» Records for the exercise:

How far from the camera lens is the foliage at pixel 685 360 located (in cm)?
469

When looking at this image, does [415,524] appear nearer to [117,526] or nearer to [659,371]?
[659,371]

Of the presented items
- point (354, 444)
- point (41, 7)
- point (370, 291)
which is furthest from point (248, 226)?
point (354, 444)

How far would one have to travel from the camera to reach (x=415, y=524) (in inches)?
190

---

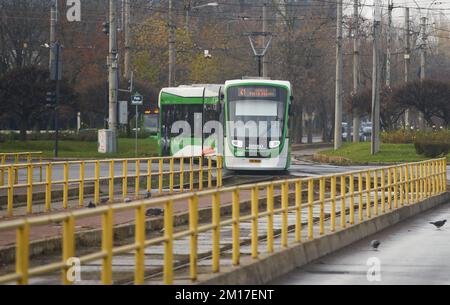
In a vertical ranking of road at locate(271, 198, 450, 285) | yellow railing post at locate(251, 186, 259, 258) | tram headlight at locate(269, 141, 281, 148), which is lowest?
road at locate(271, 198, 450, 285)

» Work instructions: Please pick out each line in the listing above that contains the word "camera", and copy those lines in full.

» Exercise solution:
How far from the camera lens is the foliage at pixel 685 360 located (in cm)?
How far would one have to travel from the camera to reach (x=415, y=524) (in inches)?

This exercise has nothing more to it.